After visiting Kabukicho Square numerous times, I got to know a few people. Through their introductions, while having drinks together, a girl sat down in front of me.
I asked her, “Do you come here often?”
The girl said, “I’ve started coming here recently.”
As we continued talking, I found out she was only 16 years old.
Subsequently, the media continued to report on the “Toyoko Kids” day after day. And what was the result? Runaway teens from all over Japan began to gather at the Kabukicho Square.
One time, I met a pair of teenage girls who said they were from Osaka. They told me they were planning to spend the night at the square with their male friends who lived in Tokyo until morning.
As we were talking, another girl who seemed to be an acquaintance of theirs appeared. She told them, “I have some free time today because there aren’t many customers.” Obviously, she was referring to customers in the sex industry.
The Social Issues in Japan Faced by TOYOKO KIDS
Underage smoking, drinking, and other delinquent behaviors are subject to police apprehension.
Of course, Toyoko Kids who engage in such behavior are subject to police apprehension, and the police do not simply stand by and watch. Some of the Toyoko Kids even have search requests filed by their families.
If they were to be found by the police, what would happen to them? The only thing the police can do is return them to their guardians. However, it is important to remember the reason why they have gathered at Kabukicho Square in the first place.
Despite coming to Kabukicho Square to escape from their homes, is it truly right to forcibly return them there? The reasons for running away from home vary from person to person, and some children may not have any problems with their home environment.
However, for those who are genuinely being abused by their parents or guardians, it is hard to believe that sending them back home is the right thing to do. Yet, the only thing the police can do is send them back home.

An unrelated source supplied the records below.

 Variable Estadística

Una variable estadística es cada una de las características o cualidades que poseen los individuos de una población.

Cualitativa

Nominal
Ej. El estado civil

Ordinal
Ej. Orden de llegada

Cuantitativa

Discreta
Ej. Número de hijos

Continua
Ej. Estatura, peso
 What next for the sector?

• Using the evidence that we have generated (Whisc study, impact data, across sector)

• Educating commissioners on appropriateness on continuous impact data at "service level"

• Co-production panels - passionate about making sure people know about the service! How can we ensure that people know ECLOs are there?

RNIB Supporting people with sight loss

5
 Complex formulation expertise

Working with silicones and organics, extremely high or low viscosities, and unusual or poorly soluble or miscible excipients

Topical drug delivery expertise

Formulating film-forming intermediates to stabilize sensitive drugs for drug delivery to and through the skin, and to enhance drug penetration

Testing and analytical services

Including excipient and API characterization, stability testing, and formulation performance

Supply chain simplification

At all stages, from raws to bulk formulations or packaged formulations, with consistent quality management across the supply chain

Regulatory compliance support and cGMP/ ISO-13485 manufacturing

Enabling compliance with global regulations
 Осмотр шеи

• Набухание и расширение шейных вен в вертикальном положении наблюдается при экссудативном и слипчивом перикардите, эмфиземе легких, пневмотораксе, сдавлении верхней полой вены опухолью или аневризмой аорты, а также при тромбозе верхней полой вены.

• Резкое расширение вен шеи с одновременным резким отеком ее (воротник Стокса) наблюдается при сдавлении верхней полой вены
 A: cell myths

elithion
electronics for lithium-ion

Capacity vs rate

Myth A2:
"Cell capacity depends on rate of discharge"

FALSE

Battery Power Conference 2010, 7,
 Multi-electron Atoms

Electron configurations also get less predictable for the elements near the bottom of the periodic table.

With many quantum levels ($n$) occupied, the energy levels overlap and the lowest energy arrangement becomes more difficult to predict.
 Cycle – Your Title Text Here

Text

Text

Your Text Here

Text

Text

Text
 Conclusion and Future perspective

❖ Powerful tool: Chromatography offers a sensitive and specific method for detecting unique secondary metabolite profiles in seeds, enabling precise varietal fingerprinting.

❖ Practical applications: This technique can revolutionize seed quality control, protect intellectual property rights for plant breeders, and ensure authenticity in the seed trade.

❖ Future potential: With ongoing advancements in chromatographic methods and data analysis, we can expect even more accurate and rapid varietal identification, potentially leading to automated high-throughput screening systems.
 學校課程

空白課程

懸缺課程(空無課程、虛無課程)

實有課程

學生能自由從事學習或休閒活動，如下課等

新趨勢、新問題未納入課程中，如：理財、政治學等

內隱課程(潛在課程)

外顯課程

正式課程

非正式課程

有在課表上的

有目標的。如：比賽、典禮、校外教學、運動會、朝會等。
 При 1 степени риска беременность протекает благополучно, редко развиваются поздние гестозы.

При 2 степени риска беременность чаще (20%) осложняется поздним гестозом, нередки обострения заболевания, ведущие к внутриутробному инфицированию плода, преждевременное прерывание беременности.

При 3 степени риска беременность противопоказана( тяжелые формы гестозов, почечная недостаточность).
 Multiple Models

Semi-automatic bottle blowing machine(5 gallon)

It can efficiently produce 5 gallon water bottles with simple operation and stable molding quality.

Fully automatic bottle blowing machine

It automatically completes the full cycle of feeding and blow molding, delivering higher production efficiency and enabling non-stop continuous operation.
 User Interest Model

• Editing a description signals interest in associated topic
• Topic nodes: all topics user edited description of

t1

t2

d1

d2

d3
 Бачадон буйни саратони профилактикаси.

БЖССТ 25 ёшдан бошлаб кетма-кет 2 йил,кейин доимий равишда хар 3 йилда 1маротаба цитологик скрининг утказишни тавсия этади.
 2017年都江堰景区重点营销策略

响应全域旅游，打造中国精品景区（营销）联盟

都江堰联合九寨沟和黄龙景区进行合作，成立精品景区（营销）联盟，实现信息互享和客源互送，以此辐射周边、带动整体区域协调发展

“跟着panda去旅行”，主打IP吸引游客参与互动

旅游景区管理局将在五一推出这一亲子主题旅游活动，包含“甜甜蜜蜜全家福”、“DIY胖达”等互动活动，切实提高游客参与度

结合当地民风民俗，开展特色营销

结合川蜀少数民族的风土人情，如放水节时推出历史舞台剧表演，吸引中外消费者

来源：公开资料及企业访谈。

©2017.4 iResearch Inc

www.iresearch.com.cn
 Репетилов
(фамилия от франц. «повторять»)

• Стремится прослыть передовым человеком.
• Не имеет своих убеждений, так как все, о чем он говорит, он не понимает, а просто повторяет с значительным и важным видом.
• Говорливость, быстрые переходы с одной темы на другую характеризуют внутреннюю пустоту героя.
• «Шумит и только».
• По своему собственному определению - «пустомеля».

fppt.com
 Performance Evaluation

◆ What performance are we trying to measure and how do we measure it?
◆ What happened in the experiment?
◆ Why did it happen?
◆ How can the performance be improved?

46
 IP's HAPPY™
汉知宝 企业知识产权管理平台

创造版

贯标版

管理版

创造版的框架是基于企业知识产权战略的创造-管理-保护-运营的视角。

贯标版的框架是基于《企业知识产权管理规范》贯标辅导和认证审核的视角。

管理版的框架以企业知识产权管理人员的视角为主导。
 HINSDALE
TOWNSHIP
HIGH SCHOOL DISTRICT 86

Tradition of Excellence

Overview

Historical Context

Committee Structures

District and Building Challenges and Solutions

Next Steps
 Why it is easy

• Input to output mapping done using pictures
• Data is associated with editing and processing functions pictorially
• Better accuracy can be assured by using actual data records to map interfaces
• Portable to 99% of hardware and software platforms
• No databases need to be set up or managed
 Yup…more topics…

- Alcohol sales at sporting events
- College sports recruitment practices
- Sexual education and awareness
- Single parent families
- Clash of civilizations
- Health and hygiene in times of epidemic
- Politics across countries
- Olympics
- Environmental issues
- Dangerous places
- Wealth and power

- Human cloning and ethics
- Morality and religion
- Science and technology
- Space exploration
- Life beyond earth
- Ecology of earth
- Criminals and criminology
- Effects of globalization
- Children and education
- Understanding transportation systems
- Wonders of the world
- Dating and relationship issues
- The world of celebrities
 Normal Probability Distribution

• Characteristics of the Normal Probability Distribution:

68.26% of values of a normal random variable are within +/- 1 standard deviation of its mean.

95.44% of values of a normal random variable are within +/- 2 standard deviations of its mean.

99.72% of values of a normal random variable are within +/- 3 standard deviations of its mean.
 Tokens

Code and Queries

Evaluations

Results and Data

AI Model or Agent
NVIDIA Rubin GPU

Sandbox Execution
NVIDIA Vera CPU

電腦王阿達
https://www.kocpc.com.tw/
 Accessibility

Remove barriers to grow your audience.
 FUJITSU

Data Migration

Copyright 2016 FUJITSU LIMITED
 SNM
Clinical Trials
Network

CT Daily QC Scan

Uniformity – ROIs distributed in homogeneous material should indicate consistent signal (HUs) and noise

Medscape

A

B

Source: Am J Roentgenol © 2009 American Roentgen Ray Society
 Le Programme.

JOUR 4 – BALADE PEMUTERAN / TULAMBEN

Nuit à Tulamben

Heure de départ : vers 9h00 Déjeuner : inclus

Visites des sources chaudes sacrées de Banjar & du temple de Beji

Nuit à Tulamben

Moreover, among the Toyoko Kids, there are boys and girls who are thought to have mild intellectual disabilities. As far as I know, in Japan, discrimination against people with intellectual disabilities is very strong, and parents try to hide the fact that their child has an intellectual disability.
As a result, some children with mild intellectual disabilities turn to delinquency, and there are not a few cases where they cannot adapt well to society, get deceived by malicious adults, and become involved in crimes.
For example, when I went to New York previously, I saw advertisements in the subway offering support for victims of domestic violence. On the other hand, in Japan, there are no opportunities to come across discussions about domestic violence, abuse, or intellectual disabilities.
Unless you actively search for it yourself, it would not be an exaggeration to say that it’s almost non-existent.
In March 2023, the building that had been under construction for several years in a corner of Kabukicho Square was finally completed. With the emergence of new commercial facilities, there was a need to make Kabukicho Square even cleaner, and the space was becoming less inviting for Toyko Kids to gather.
The Kabukicho Square, where teenagers with no place at home ended up searching for a place to belong. As the square loses its role as their sanctuary, where will these young people go next?